L’Unrwa, cioè l’agenzia delle Nazioni Unite per il sussidio dei rifugiati palestinesi in Medio Oriente, l’altro giorno manifestava il proprio sconcerto a proposito della notizia – non smentita – secondo cui alcuni ostaggi israeliani sarebbero stati trattenuti in prigionia proprio nelle strutture dell’agenzia.

Anziché intestarsi almeno un pizzico di responsabilità dell’accaduto, quanto meno per il mancato controllo di quelle strutture ridotte a bivacchi dei tagliagole e a carceri delle loro vittime, il capo dell’Unrwa, Philippe Lazzarini, ha avuto l’impudenza di dichiarare che ormai da più di un anno la sua agenzia “è stata costretta ad abbandonare tutte le sue installazioni… e da allora non ha più alcun controllo su di esse”. Probabilmente lo sventurato ha mancato di coordinarsi con i propri addetti alla comunicazione: i quali, il 3 gennaio di quest’anno, rivendicando l’insostituibilità dell’Unrwa e denunciando la tragedia imminente se essa dovesse cessare di operare, dichiaravano che “i nostri team gestiscono tutti i rifugi ONU”. Tutti tranne quelli usati da Hamas come bunker, evidentemente. Tranne quelli usati da Hamas come depositi di armi, pare. Tranne quelli usati da Hamas per tenere imprigionati gli ostaggi israeliani, appunto.
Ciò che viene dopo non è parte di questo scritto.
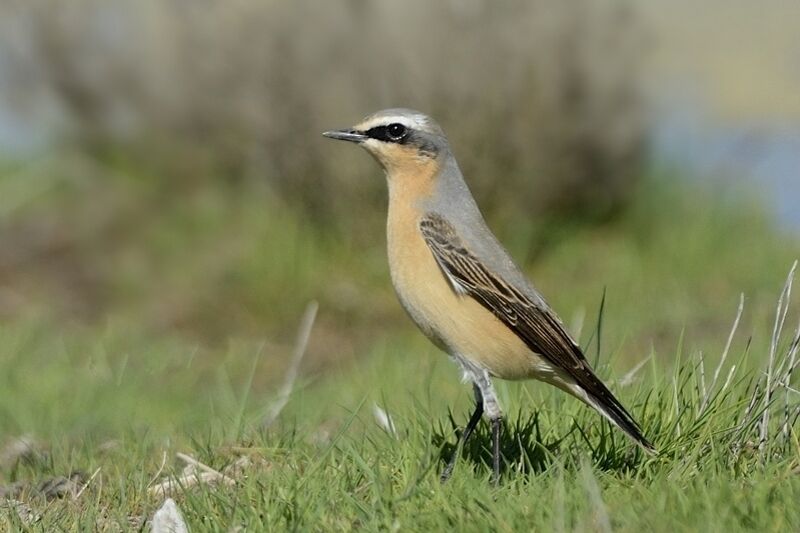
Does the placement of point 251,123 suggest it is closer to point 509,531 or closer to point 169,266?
point 169,266

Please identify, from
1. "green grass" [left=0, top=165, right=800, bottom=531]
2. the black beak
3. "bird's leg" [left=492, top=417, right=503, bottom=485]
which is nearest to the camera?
"green grass" [left=0, top=165, right=800, bottom=531]

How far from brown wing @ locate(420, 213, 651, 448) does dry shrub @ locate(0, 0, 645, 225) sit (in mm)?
7140

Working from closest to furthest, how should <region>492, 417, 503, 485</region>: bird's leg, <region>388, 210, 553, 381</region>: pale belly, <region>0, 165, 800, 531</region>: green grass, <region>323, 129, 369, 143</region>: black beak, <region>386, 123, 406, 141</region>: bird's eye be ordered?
<region>0, 165, 800, 531</region>: green grass, <region>492, 417, 503, 485</region>: bird's leg, <region>388, 210, 553, 381</region>: pale belly, <region>323, 129, 369, 143</region>: black beak, <region>386, 123, 406, 141</region>: bird's eye

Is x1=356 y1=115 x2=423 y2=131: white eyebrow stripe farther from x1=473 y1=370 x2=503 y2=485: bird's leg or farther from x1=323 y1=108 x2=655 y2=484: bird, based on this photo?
x1=473 y1=370 x2=503 y2=485: bird's leg

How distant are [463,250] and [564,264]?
7.80m

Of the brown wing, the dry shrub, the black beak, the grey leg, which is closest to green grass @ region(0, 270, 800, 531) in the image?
the grey leg

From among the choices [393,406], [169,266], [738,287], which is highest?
[393,406]

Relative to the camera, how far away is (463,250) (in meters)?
6.27

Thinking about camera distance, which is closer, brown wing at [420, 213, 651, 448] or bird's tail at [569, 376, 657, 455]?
bird's tail at [569, 376, 657, 455]

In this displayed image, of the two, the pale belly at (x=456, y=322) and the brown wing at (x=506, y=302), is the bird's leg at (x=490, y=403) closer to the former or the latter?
the pale belly at (x=456, y=322)

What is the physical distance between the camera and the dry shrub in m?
13.5

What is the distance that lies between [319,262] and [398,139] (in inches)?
280

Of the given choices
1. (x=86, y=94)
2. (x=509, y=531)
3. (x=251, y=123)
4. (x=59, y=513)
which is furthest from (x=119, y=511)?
(x=86, y=94)

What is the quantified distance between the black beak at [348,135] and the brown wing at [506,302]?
665mm
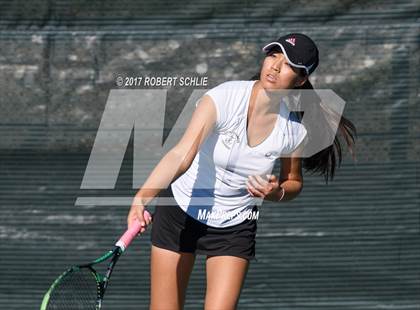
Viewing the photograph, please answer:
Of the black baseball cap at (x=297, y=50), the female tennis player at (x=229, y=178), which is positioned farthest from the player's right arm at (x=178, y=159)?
the black baseball cap at (x=297, y=50)

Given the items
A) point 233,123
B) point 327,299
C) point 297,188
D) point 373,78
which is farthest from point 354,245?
point 233,123

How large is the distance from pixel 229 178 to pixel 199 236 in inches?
10.7

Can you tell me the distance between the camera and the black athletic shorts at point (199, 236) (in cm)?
378

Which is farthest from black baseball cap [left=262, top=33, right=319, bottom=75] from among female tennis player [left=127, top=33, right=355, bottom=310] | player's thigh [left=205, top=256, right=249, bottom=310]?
player's thigh [left=205, top=256, right=249, bottom=310]

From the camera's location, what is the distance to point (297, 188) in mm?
3918

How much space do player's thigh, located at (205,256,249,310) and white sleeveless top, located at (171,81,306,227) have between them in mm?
156

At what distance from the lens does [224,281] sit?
3684 millimetres

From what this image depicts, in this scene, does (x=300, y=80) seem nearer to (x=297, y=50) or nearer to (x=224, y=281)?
(x=297, y=50)

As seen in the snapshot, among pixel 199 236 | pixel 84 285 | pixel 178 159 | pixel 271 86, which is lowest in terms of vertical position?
pixel 84 285

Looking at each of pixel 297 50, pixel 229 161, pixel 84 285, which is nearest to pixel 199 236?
pixel 229 161

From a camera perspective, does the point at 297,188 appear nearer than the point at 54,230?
Yes

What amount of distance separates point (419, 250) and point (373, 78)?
968mm

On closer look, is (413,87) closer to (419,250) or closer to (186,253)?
(419,250)

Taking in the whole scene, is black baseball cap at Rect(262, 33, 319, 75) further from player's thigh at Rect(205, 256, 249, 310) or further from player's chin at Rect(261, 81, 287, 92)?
player's thigh at Rect(205, 256, 249, 310)
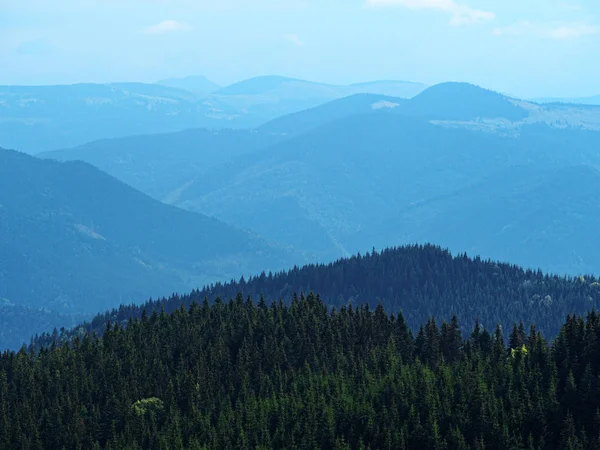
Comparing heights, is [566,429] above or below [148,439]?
above

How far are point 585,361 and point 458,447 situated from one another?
97.9 ft

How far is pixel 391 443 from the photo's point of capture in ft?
547

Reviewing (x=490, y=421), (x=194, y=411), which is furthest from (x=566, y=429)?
(x=194, y=411)

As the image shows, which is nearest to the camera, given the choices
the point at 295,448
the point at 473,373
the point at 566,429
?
the point at 566,429

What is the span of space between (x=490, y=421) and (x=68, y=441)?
76637 mm

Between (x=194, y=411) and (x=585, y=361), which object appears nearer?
(x=585, y=361)

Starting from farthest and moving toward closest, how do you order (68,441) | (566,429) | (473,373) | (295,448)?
(68,441) → (473,373) → (295,448) → (566,429)

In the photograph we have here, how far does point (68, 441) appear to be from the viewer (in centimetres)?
19812

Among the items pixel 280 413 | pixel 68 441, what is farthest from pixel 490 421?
pixel 68 441

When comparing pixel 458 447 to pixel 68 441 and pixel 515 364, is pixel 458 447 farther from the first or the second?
pixel 68 441

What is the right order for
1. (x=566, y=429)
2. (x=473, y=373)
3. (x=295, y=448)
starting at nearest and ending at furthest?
(x=566, y=429)
(x=295, y=448)
(x=473, y=373)

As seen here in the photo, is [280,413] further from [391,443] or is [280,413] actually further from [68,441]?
[68,441]

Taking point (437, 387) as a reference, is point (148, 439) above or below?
below

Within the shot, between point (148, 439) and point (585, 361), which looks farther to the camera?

È in questo bel quadro di trasparenza e credibilità del carrozzone umanitario delle Nazioni Unite che dovranno essere tenute d’occhio, e giudicate, le iniziative della cosiddetta comunità internazionale e, in particolare, dei Paesi democratici con qualche voce in capitolo. Lasciando da parte Israele, che considera l’Unrwa un’organizzazione terroristica, una posizione eminente è – per forza di cose – occupata dagli Stati Uniti. Nei giorni scorsi hanno avuto qualche risonanza possibili iniziative di intervento della nuova amministrazione, rivolte in particolare a tagliare i fondi destinati alle agenzie dell’Onu, tra le quali l’Unrwa.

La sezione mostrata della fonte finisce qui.